Many HLS alumni have vindicated that mission. Yet not every HLS graduate is going to be President of the United States. This presents a problem. Are a couple of famous alumni every few years really enough to satisfy the school’s thirst for success?

This is where corporate law comes in. If you can’t be president, why not settle for a six figure salary? In a country where the median worker makes around $40,000 a year, making four times that your first year out of law school seems like success to me.

Of course, it can’t be too easy. In reality, success is the uncertain product of hard work and failure. For most, success is never ensured, and only comes after moments of deep frustration.

Thus, if every Harvard Law graduate could breeze through three years of legal education and expect several hundred thousand dollars placed in their hand purely by virtue of the “H” stamped on their forehead, the illusion of success would be shattered. Instead, there needs to be a way to ensure that students undergo the hardships necessary to merit “success.” This is where grades come in.

Grades are perhaps the most important factor in determining your job after law school. This makes them the perfect tool to simulate the hard work that real success necessitates.

HLS takes the epic journey that is the search for success and condenses it into a more palatable three years of academic struggle. While the 1L curriculum for most law schools is only four courses, at Harvard, students take five. These courses culminate with eight hour exams that often count for your entire grade. With corporate law summer associate positions on the line, students compete for the top grades during an academic year that has become notorious for its rigor.

Institutions like the Harvard Law Review also serve as proxies for real world struggle. Alpert told me that “a lot of either judges, or firms, or organizations care a lot about the Law Review.”

Alpert added that spending time working at the Law Review is “definitely a brutal two years.”

“Not a lot of people I met enjoyed it,” he said. “They do it because it’s part of the thing that’ll help you out.”

Save for those students who want to go into legal academia or do specific appellate clerkships, he told me, “it’s not really relevant to what you’re doing.”

This is where I see the link between HLS and Divercity, the Colombian theme park. When I put out a fake fire, there wasn’t any real value in what I was doing. Similarly, it seems to me that the academic intensity of HLS, both through classes and organizations like the Harvard Law Review, has minimal value in and of itself. Instead, its value comes partly from the fact that corporate law firms have implicitly endorsed the rules of the game.

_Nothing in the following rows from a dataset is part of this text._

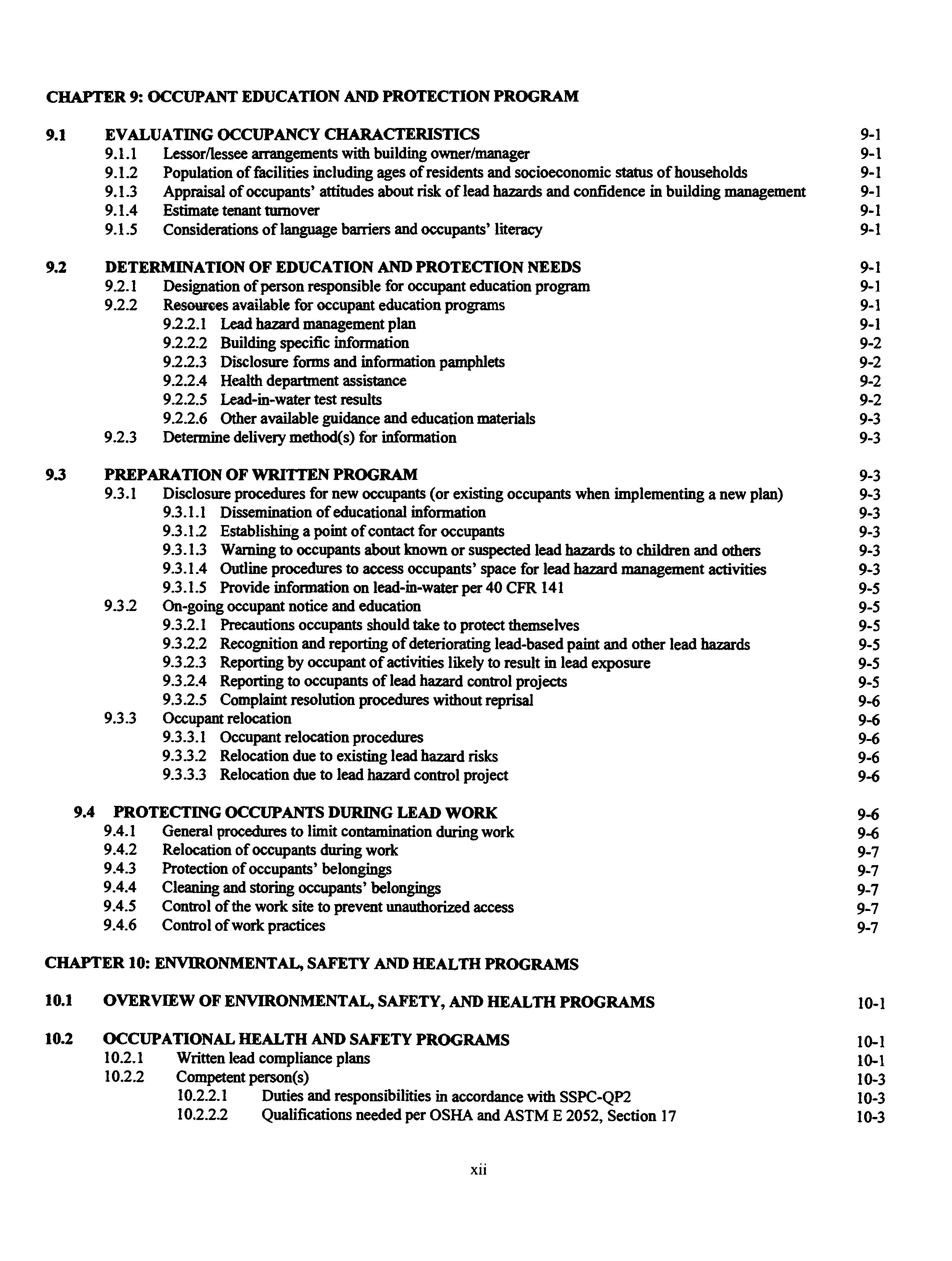 CHAPTER 9: OCCUPANT EDUCATION AND PROTECTION PROGRAM

9.1 EVALUATING OCCUPANCY CHARACTERISTICS 9-1
9.1.1 Lessor/lessee arrangements with building owner/manager 9-1
9.1.2 Population of facilities including ages of residents and socioeconomic status of households 9-1
9.1.3 Appraisal of occupants' attitudes about risk of lead hazards and confidence in building management 9-1
9.1.4 Estimate tenant turnover 9-1
9.1.5 Considerations of language barriers and occupants' literacy 9-1

9.2 DETERMINATION OF EDUCATION AND PROTECTION NEEDS 9-1
9.2.1 Designation of person responsible for occupant education program 9-1
9.2.2 Resources available for occupant education programs 9-1
9.2.2.1 Lead hazard management plan 9-1
9.2.2.2 Building specific information 9-2
9.2.2.3 Disclosure forms and information pamphlets 9-2
9.2.2.4 Health department assistance 9-2
9.2.2.5 Lead-in-water test results 9-2
9.2.2.6 Other available guidance and education materials 9-3
9.2.3 Determine delivery method(s) for information 9-3

9.3 PREPARATION OF WRITTEN PROGRAM 9-3
9.3.1 Disclosure procedures for new occupants (or existing occupants when implementing a new plan) 9-3
9.3.1.1 Dissemination of educational information 9-3
9.3.1.2 Establishing a point of contact for occupants 9-3
9.3.1.3 Warning to occupants about known or suspected lead hazards to children and others 9-3
9.3.1.4 Outline procedures to access occupants' space for lead hazard management activities 9-3
9.3.1.5 Provide information on lead-in-water per 40 CFR 141 9-5
9.3.2 On-going occupant notice and education 9-5
9.3.2.1 Precautions occupants should take to protect themselves 9-5
9.3.2.2 Recognition and reporting of deteriorating lead-based paint and other lead hazards 9-5
9.3.2.3 Reporting by occupant of activities likely to result in lead exposure 9-5
9.3.2.4 Reporting to occupants of lead hazard control projects 9-5
9.3.2.5 Complaint resolution procedures without reprisal 9-6
9.3.3 Occupant relocation 9-6
9.3.3.1 Occupant relocation procedures 9-6
9.3.3.2 Relocation due to existing lead hazard risks 9-6
9.3.3.3 Relocation due to lead hazard control project 9-6

9.4 PROTECTING OCCUPANTS DURING LEAD WORK 9-6
9.4.1 General procedures to limit contamination during work 9-6
9.4.2 Relocation of occupants during work 9-7
9.4.3 Protection of occupants' belongings 9-7
9.4.4 Cleaning and storing occupants' belongings 9-7
9.4.5 Control of the work site to prevent unauthorized access 9-7
9.4.6 Control of work practices 9-7

CHAPTER 10: ENVIRONMENTAL, SAFETY AND HEALTH PROGRAMS

10.1 OVERVIEW OF ENVIRONMENTAL, SAFETY, AND HEALTH PROGRAMS 10-1

10.2 OCCUPATIONAL HEALTH AND SAFETY PROGRAMS 10-1
10.2.1 Written lead compliance plans 10-1
10.2.2 Competent person(s) 10-3
10.2.2.1 Duties and responsibilities in accordance with SSPC-QP2 10-3
10.2.2.2 Qualifications needed per OSHA and ASTM E 2052, Section 17 10-3

xii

At HLS, students go through what Alpert called a “three year hazing” to receive a degree that corporate law firms have agreed to value at hundreds of thousands of dollars.

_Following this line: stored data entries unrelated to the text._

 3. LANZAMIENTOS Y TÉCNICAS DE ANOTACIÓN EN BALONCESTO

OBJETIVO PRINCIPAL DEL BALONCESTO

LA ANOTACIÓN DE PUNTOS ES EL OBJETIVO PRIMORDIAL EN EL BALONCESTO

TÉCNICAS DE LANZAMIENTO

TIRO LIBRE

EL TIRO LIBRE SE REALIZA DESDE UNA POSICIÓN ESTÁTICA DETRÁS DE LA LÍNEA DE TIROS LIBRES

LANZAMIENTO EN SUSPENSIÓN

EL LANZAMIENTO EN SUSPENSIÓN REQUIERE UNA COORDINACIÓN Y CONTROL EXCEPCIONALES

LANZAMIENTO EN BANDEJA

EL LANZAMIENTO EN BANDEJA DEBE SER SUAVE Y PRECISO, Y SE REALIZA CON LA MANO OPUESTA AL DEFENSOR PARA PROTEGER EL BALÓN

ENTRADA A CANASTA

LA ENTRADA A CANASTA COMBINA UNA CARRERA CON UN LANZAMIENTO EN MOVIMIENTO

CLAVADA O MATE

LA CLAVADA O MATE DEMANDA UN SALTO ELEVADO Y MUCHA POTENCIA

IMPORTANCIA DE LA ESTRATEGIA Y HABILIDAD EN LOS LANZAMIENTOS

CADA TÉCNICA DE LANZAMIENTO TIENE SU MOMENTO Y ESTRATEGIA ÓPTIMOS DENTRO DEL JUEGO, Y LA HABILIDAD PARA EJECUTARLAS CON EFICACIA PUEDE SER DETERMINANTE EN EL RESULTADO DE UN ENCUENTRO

This isn’t to say that students learn nothing of value at HLS. They certainly do. The Law School has not gained the reputation it has now without providing one of the best legal educations in the country. You see this in its innumerable alumni who have found real success outside of large salaries.

However, HLS adds a culture of intensity to their education that seems to me to be of no educational value, and rather only serves as a token within the game of corporate law.

Corporate law firms offer HLS students a 10 step plan to success. Together with HLS, they take the idea of success, remove the risk, and return it to students as a simulacrum of the real thing.

This is a problem familiar to most students at the College. Why take a risk and become a writer when you can ensure a hefty salary in the finance industry and pay off loans? The latter version of success seems just as enticing as the first.

My conversations with HLS students have led me to rethink my own definitions of success. Sometimes it’s easy to get caught up in the game, and to rely too heavily on the safe route. Yet when given opportunities like those offered by Harvard, it might be worth it to take the path less traveled.

Manuel A. Yepes ’24, a Crimson Editorial Editor, is a Social Studies concentrator in Cabot House. His column, ‘The Postgraduate Way of Life,’ runs on triweekly Thursdays.